■ **TEXT EXCERPT**:

People v. Gillette

Decision Date26 December 2019
Docket Number110260
Parties The PEOPLE of the State of New York, Respondent, v. Christopher C. GILLETTE, Appellant.
CourtNew York Supreme Court — Appellate Division

178 A.D.3d 1278
116 N.Y.S.3d 755

The PEOPLE of the State of New York, Respondent,
v.
Christopher C. GILLETTE, Appellant.

110260

Supreme Court, Appellate Division, Third Department, New York.

Calendar Date: November 19, 2019
Decided and Entered: December 26, 2019


116 N.Y.S.3d 757

Rural Law Center of New York, Castleton (Kelly L. Egan of counsel), for appellant.

Patrick A. Perfetti, District Attorney, Cortland (Elizabeth McGrath of counsel), for respondent.

Before: Egan Jr., J.P., Lynch, Clark and Pritzker, JJ.

MEMORANDUM AND ORDER

Clark, J.

178 A.D.3d 1278

Appeal from a judgment of the County Court of Cortland County (Campbell, J.), rendered January 11, 2018, upon a verdict convicting defendant of the crimes of unlawful manufacture of methamphetamine in the third degree, conspiracy

178 A.D.3d 1279

in the fifth degree and reckless endangerment in the second degree.

Based upon allegations that he was involved in the production of methamphetamine in an apartment in the City of Cortland, Cortland County, defendant was indicted on charges of criminal possession of a controlled substance in the second degree, unlawful manufacture of methamphetamine in the third degree, conspiracy in the fifth degree and reckless endangerment in the second degree. Following a jury trial, defendant was found not guilty of criminal possession of a controlled substance in the second degree, but was otherwise convicted as charged. Defendant was thereafter sentenced, as a second felony offender, to a prison term of four years, followed by two years of postrelease supervision, on his conviction of unlawful manufacture of methamphetamine in the third degree and to lesser concurrent terms of incarceration on his remaining convictions. Defendant appeals, and we reverse.

■ **WHAT YOU NEED TO DO**:
[A] In the Gillette decision, change the passage that begins with the words "Based upon allegations" and ends after "and we reverse.", putting "five years" in place of "four years".
[B] Say whether each statement agrees with the Gillette decision, giving yes or no and quoting the deciding words: (i) the defendant was convicted of criminal possession of a controlled substance in the second degree; (ii) the appeal came from a judgment of the County Court of Cortland County; (iii) the appellate court affirmed the judgment.

■ **EXTRACTED DATA**:
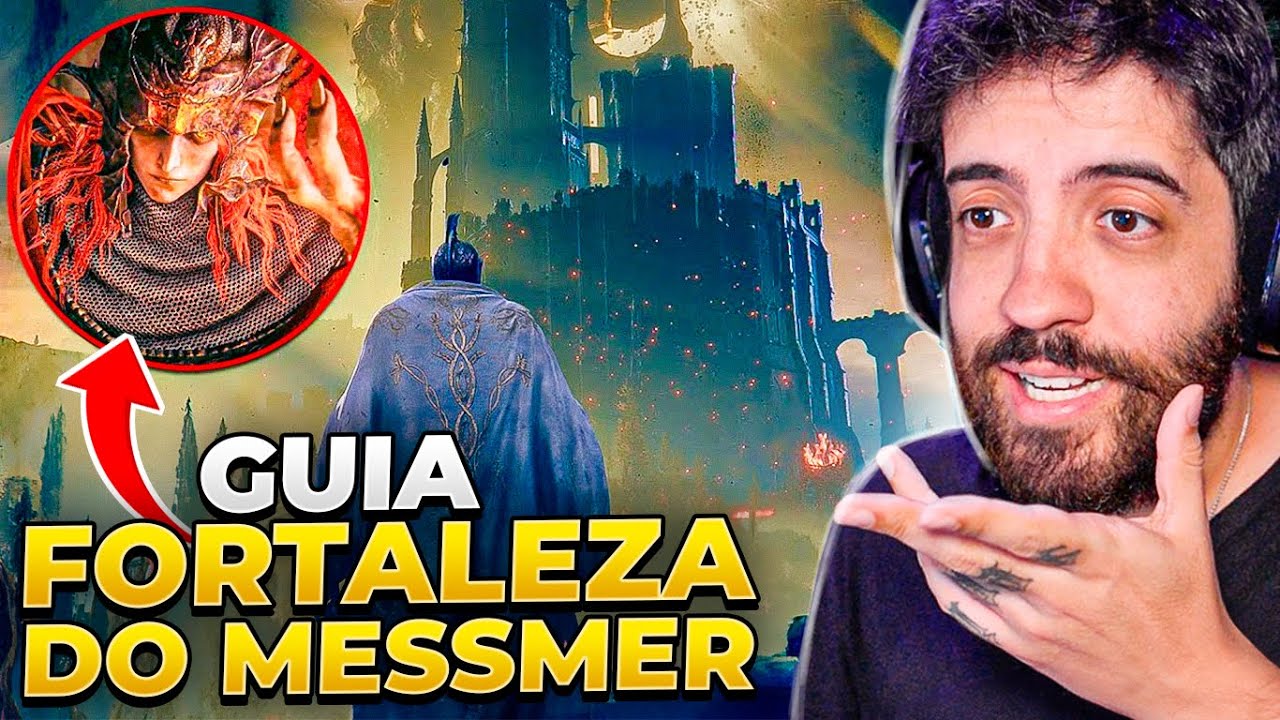 ELDEN RING DLC - GUIA DA FORTALEZA DAS SOMBRAS E DO MESSMER!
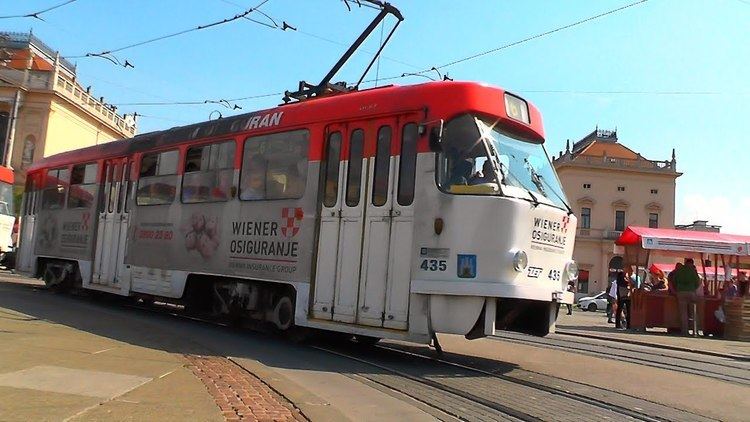 Trams in Zagreb Trams in Zagreb Croatia YouTube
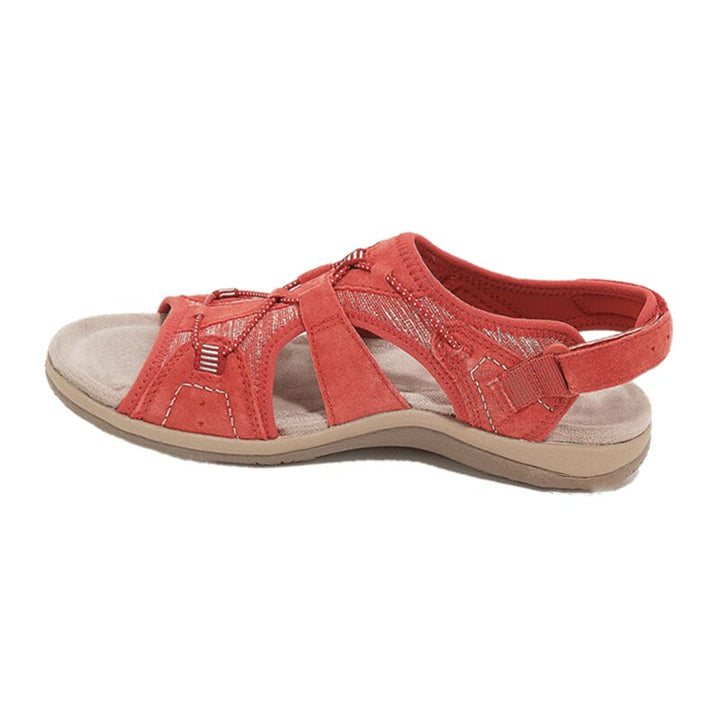 Heidi - Damen Sandalen mit Klettverschluss und Mesh-Einsätzen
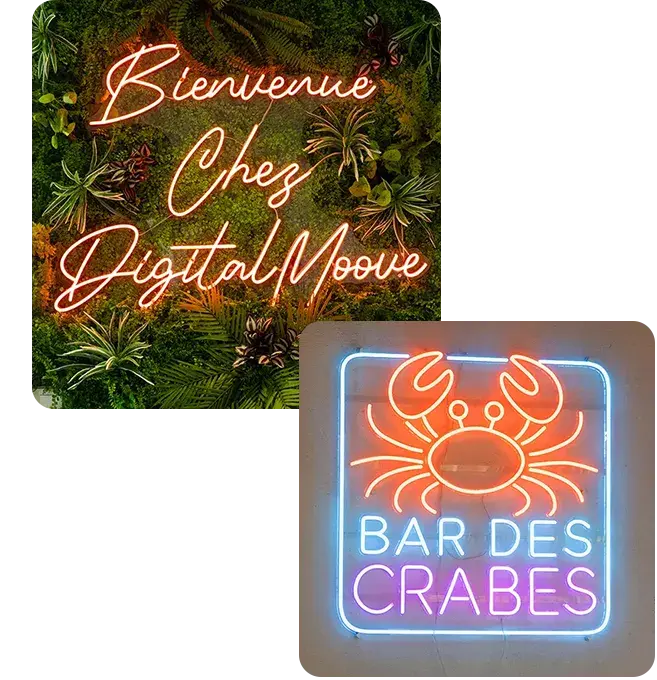 Enseigne Aix en Provence — Faites briller votre enseigne grâce aux néons personnalisés by Flexcolor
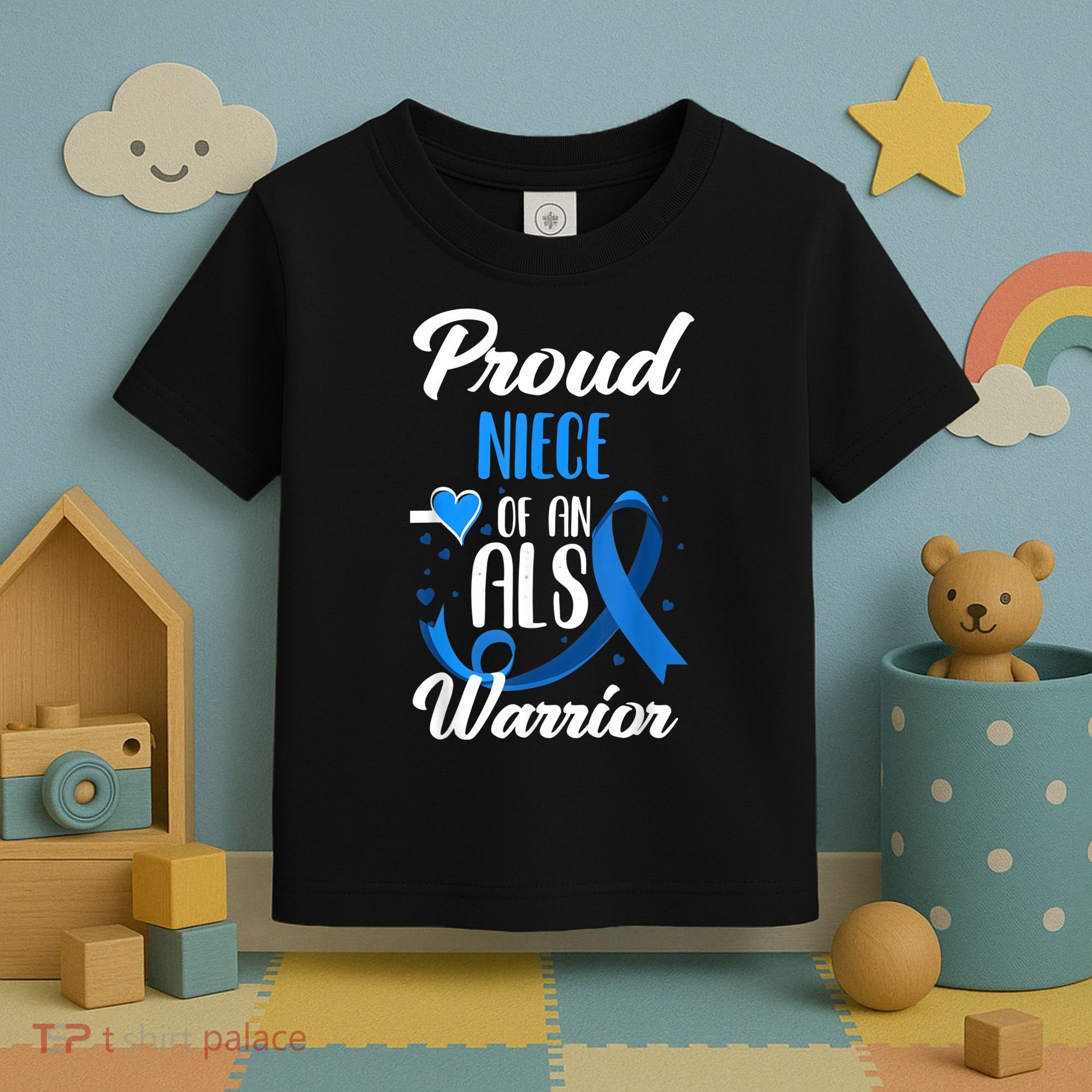 Proud Niece Of An ALS Warrior Aunt Uncle ALS Awareness Toddler T-Shirt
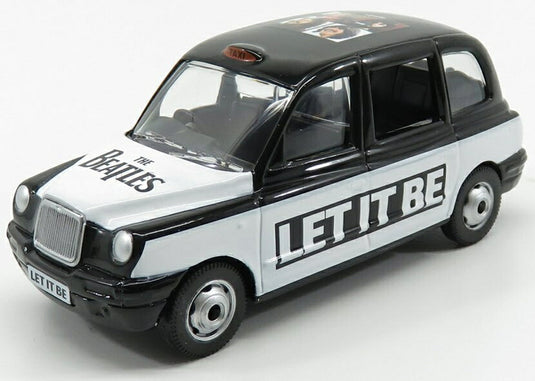 Austinオースチン ロンドンタクシー LTI TX4 2007 ザ ビートルズ LET IT BE ホワイトブラック TV SERIES - SCALE APPROX / Corgi 1/36 ミニカー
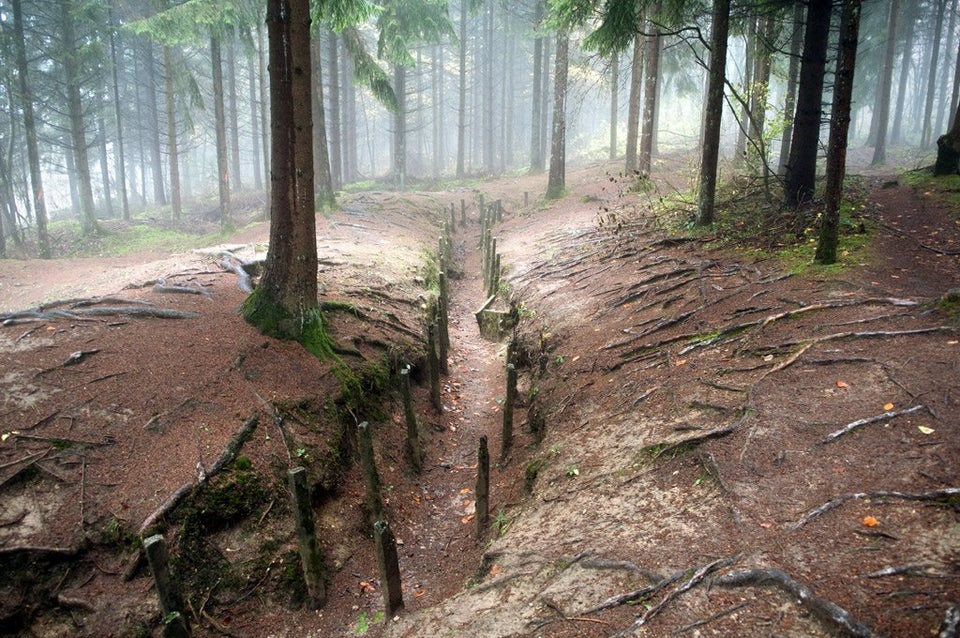 WWI trench in France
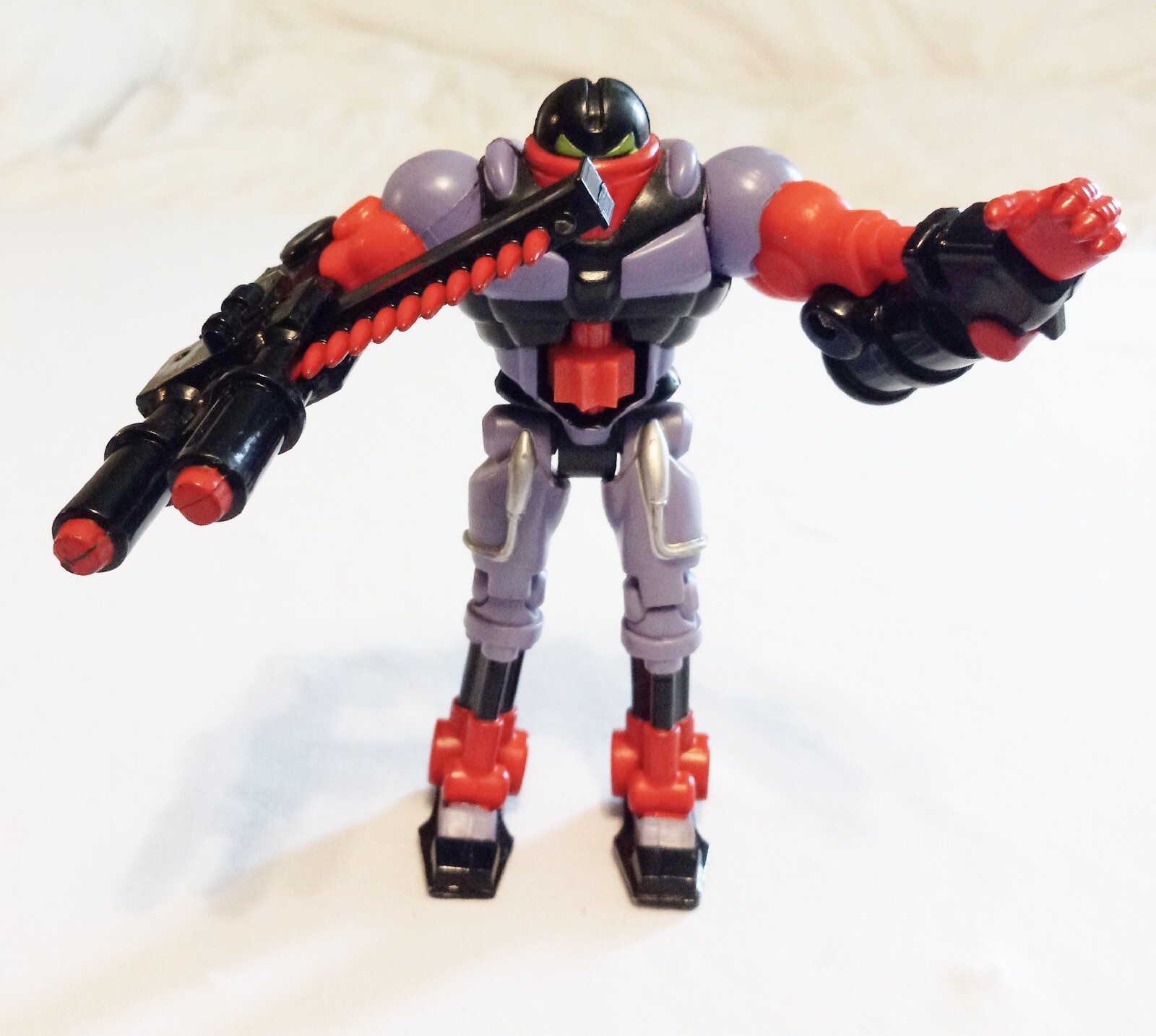 3 1990s Bot Masters C And D Action Figures Incomplete 5 Inch Toys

■ **EXPECTED RESPONSES**:
[A]
Based upon allegations that he was involved in the production of methamphetamine in an apartment in the City of Cortland, Cortland County, defendant was indicted on charges of criminal possession of a controlled substance in the second degree, unlawful manufacture of methamphetamine in the third degree, conspiracy in the fifth degree and reckless endangerment in the second degree. Following a jury trial, defendant was found not guilty of criminal possession of a controlled substance in the second degree, but was otherwise convicted as charged. Defendant was thereafter sentenced, as a second felony offender, to a prison term of five years, followed by two years of postrelease supervision, on his conviction of unlawful manufacture of methamphetamine in the third degree and to lesser concurrent terms of incarceration on his remaining convictions. Defendant appeals, and we reverse.

[B]
(i) No: "defendant was found not guilty of criminal possession of a controlled substance in the second degree"
(ii) Yes: "Appeal from a judgment of the County Court of Cortland County"
(iii) No: "Defendant appeals, and we reverse."